Thomas Juneau, un spécialiste du Moyen-Orient rattaché à l’Université d’Ottawa

Washington a besoin du pétrole saoudien, note M. Juneau, mais compte aussi sur l’Arabie saoudite sur le plan géostratégique, notamment pour contrer les visées régionales de l’Iran.

Les plus récents développements dans le dossier reflètent aussi les pressions exercées par Israël, qui voit les tensions entre les deux pays comme un frein à la normalisation de ses propres relations avec l’Arabie saoudite, relève M. Juneau.

« Il n’y aura pas de normalisation formelle, mais il y a de plus en plus de contacts et de visites informelles », souligne l’analyste, qui voit les accords déjà conclus par Tel-Aviv avec Bahreïn, les Émirats arabes unis et le Maroc comme une indication de ce qui pourrait se concrétiser sur ce plan.

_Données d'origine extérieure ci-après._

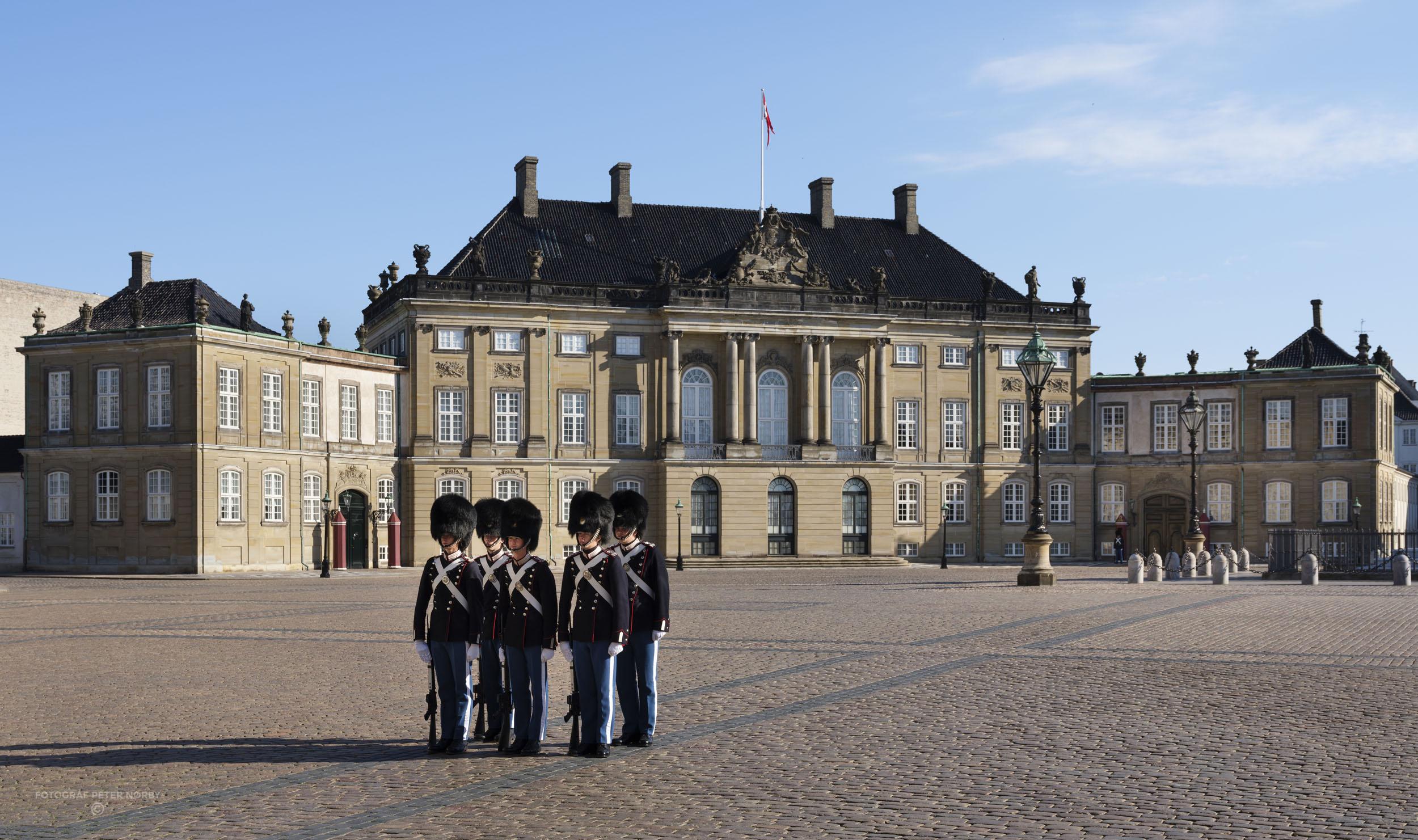 Amalienborg_facader_013.jpg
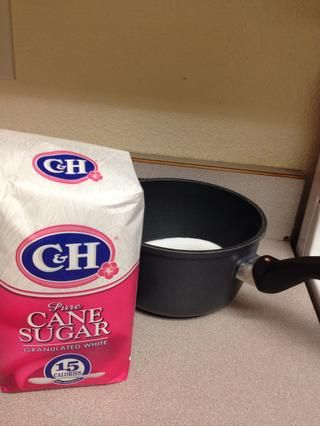 Mientras que su torta está en el horno, coloque 1 taza de azúcar en una cacerola.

M. Juneau s’attend par ailleurs à ce que l’amélioration des relations entre Washington et Riyad aide au dénouement de la guerre au Yémen, dans laquelle l’Arabie saoudite joue un rôle de premier plan.

Une trêve de deux mois entre les belligérants vient d’être reconduite, offrant une lueur d’espoir à une population lourdement éprouvée.

Les États-Unis, qui fournissent Riyad en armes, veulent « mettre un terme à la guerre », mais n’étaient pas en position idéale sur le plan diplomatique pour « tenter de convaincre » les dirigeants saoudiens de rechercher un compromis, dit-il.